Entries taken from a collection

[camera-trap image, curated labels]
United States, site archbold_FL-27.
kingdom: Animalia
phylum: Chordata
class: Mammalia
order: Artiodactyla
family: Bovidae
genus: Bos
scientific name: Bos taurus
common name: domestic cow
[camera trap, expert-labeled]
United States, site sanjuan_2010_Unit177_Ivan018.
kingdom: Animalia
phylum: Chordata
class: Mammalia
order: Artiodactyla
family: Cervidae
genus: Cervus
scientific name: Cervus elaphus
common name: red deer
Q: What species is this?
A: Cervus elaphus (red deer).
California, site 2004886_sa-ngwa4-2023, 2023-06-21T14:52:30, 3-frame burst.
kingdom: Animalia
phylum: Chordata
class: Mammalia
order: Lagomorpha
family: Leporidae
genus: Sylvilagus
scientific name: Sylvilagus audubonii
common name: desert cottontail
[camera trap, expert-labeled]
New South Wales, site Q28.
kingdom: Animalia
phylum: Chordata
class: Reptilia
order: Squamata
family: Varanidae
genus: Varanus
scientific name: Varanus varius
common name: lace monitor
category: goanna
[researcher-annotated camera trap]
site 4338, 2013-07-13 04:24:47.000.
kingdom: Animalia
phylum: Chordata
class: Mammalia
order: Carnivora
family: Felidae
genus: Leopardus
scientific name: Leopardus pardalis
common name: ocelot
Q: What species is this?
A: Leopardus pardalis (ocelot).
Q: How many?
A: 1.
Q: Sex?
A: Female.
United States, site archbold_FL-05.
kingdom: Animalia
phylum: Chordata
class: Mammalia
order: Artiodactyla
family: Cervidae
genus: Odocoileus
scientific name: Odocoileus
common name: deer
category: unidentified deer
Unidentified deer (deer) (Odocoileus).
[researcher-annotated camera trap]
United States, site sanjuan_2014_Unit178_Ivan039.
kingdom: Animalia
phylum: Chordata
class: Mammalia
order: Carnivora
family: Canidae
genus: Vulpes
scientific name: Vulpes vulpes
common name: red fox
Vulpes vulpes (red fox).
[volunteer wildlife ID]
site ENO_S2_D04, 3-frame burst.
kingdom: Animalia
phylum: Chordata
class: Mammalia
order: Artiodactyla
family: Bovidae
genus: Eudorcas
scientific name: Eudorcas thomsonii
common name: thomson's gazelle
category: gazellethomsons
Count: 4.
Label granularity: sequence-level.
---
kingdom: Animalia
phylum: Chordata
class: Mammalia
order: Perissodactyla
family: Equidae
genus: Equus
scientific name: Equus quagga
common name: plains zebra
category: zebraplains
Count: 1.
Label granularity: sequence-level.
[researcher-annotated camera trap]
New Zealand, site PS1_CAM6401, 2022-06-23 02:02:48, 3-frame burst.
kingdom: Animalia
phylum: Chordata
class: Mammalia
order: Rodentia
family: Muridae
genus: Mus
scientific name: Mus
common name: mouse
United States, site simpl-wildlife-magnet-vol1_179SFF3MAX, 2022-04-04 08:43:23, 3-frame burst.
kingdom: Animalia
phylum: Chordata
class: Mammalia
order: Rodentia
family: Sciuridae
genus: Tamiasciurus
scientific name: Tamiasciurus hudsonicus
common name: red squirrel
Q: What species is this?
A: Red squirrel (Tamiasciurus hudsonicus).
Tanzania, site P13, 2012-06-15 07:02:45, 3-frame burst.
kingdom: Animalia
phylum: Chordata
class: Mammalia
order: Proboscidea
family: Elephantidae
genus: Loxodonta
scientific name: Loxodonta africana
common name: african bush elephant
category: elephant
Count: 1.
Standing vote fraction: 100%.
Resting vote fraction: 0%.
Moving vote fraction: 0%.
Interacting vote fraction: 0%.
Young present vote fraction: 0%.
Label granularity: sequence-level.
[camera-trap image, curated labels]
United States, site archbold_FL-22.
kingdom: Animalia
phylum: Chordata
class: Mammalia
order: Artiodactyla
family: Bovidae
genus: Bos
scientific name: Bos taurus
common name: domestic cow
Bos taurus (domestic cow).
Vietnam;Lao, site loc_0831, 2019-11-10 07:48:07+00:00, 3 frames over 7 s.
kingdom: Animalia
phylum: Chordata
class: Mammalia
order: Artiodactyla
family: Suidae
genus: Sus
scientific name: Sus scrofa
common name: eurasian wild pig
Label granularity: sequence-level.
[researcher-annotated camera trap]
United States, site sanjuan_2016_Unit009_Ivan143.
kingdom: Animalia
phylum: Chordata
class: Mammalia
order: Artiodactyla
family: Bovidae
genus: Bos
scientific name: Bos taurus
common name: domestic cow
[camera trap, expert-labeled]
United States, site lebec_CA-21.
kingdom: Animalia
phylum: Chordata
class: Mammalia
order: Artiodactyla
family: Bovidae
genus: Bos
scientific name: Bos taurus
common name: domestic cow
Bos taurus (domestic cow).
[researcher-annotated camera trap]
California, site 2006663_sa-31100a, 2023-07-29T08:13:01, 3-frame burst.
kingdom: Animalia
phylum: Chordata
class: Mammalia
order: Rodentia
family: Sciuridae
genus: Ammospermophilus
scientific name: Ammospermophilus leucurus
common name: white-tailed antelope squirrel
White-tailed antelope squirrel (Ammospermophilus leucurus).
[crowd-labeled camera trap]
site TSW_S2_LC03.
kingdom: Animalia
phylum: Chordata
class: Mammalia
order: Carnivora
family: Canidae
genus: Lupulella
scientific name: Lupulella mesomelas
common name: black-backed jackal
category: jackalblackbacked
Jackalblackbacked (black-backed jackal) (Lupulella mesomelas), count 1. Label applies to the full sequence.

→ **What needs to be done**
Could you output all of the records above exactly as given?

→ **Answer box**
[camera-trap image, curated labels]
United States, site archbold_FL-27.
kingdom: Animalia
phylum: Chordata
class: Mammalia
order: Artiodactyla
family: Bovidae
genus: Bos
scientific name: Bos taurus
common name: domestic cow
[camera trap, expert-labeled]
United States, site sanjuan_2010_Unit177_Ivan018.
kingdom: Animalia
phylum: Chordata
class: Mammalia
order: Artiodactyla
family: Cervidae
genus: Cervus
scientific name: Cervus elaphus
common name: red deer
Q: What species is this?
A: Cervus elaphus (red deer).
California, site 2004886_sa-ngwa4-2023, 2023-06-21T14:52:30, 3-frame burst.
kingdom: Animalia
phylum: Chordata
class: Mammalia
order: Lagomorpha
family: Leporidae
genus: Sylvilagus
scientific name: Sylvilagus audubonii
common name: desert cottontail
[camera trap, expert-labeled]
New South Wales, site Q28.
kingdom: Animalia
phylum: Chordata
class: Reptilia
order: Squamata
family: Varanidae
genus: Varanus
scientific name: Varanus varius
common name: lace monitor
category: goanna
[researcher-annotated camera trap]
site 4338, 2013-07-13 04:24:47.000.
kingdom: Animalia
phylum: Chordata
class: Mammalia
order: Carnivora
family: Felidae
genus: Leopardus
scientific name: Leopardus pardalis
common name: ocelot
Q: What species is this?
A: Leopardus pardalis (ocelot).
Q: How many?
A: 1.
Q: Sex?
A: Female.
United States, site archbold_FL-05.
kingdom: Animalia
phylum: Chordata
class: Mammalia
order: Artiodactyla
family: Cervidae
genus: Odocoileus
scientific name: Odocoileus
common name: deer
category: unidentified deer
Unidentified deer (deer) (Odocoileus).
[researcher-annotated camera trap]
United States, site sanjuan_2014_Unit178_Ivan039.
kingdom: Animalia
phylum: Chordata
class: Mammalia
order: Carnivora
family: Canidae
genus: Vulpes
scientific name: Vulpes vulpes
common name: red fox
Vulpes vulpes (red fox).
[volunteer wildlife ID]
site ENO_S2_D04, 3-frame burst.
kingdom: Animalia
phylum: Chordata
class: Mammalia
order: Artiodactyla
family: Bovidae
genus: Eudorcas
scientific name: Eudorcas thomsonii
common name: thomson's gazelle
category: gazellethomsons
Count: 4.
Label granularity: sequence-level.
---
kingdom: Animalia
phylum: Chordata
class: Mammalia
order: Perissodactyla
family: Equidae
genus: Equus
scientific name: Equus quagga
common name: plains zebra
category: zebraplains
Count: 1.
Label granularity: sequence-level.
[researcher-annotated camera trap]
New Zealand, site PS1_CAM6401, 2022-06-23 02:02:48, 3-frame burst.
kingdom: Animalia
phylum: Chordata
class: Mammalia
order: Rodentia
family: Muridae
genus: Mus
scientific name: Mus
common name: mouse
United States, site simpl-wildlife-magnet-vol1_179SFF3MAX, 2022-04-04 08:43:23, 3-frame burst.
kingdom: Animalia
phylum: Chordata
class: Mammalia
order: Rodentia
family: Sciuridae
genus: Tamiasciurus
scientific name: Tamiasciurus hudsonicus
common name: red squirrel
Q: What species is this?
A: Red squirrel (Tamiasciurus hudsonicus).
Tanzania, site P13, 2012-06-15 07:02:45, 3-frame burst.
kingdom: Animalia
phylum: Chordata
class: Mammalia
order: Proboscidea
family: Elephantidae
genus: Loxodonta
scientific name: Loxodonta africana
common name: african bush elephant
category: elephant
Count: 1.
Standing vote fraction: 100%.
Resting vote fraction: 0%.
Moving vote fraction: 0%.
Interacting vote fraction: 0%.
Young present vote fraction: 0%.
Label granularity: sequence-level.
[camera-trap image, curated labels]
United States, site archbold_FL-22.
kingdom: Animalia
phylum: Chordata
class: Mammalia
order: Artiodactyla
family: Bovidae
genus: Bos
scientific name: Bos taurus
common name: domestic cow
Bos taurus (domestic cow).
Vietnam;Lao, site loc_0831, 2019-11-10 07:48:07+00:00, 3 frames over 7 s.
kingdom: Animalia
phylum: Chordata
class: Mammalia
order: Artiodactyla
family: Suidae
genus: Sus
scientific name: Sus scrofa
common name: eurasian wild pig
Label granularity: sequence-level.
[researcher-annotated camera trap]
United States, site sanjuan_2016_Unit009_Ivan143.
kingdom: Animalia
phylum: Chordata
class: Mammalia
order: Artiodactyla
family: Bovidae
genus: Bos
scientific name: Bos taurus
common name: domestic cow
[camera trap, expert-labeled]
United States, site lebec_CA-21.
kingdom: Animalia
phylum: Chordata
class: Mammalia
order: Artiodactyla
family: Bovidae
genus: Bos
scientific name: Bos taurus
common name: domestic cow
Bos taurus (domestic cow).
[researcher-annotated camera trap]
California, site 2006663_sa-31100a, 2023-07-29T08:13:01, 3-frame burst.
kingdom: Animalia
phylum: Chordata
class: Mammalia
order: Rodentia
family: Sciuridae
genus: Ammospermophilus
scientific name: Ammospermophilus leucurus
common name: white-tailed antelope squirrel
White-tailed antelope squirrel (Ammospermophilus leucurus).
[crowd-labeled camera trap]
site TSW_S2_LC03.
kingdom: Animalia
phylum: Chordata
class: Mammalia
order: Carnivora
family: Canidae
genus: Lupulella
scientific name: Lupulella mesomelas
common name: black-backed jackal
category: jackalblackbacked
Jackalblackbacked (black-backed jackal) (Lupulella mesomelas), count 1. Label applies to the full sequence.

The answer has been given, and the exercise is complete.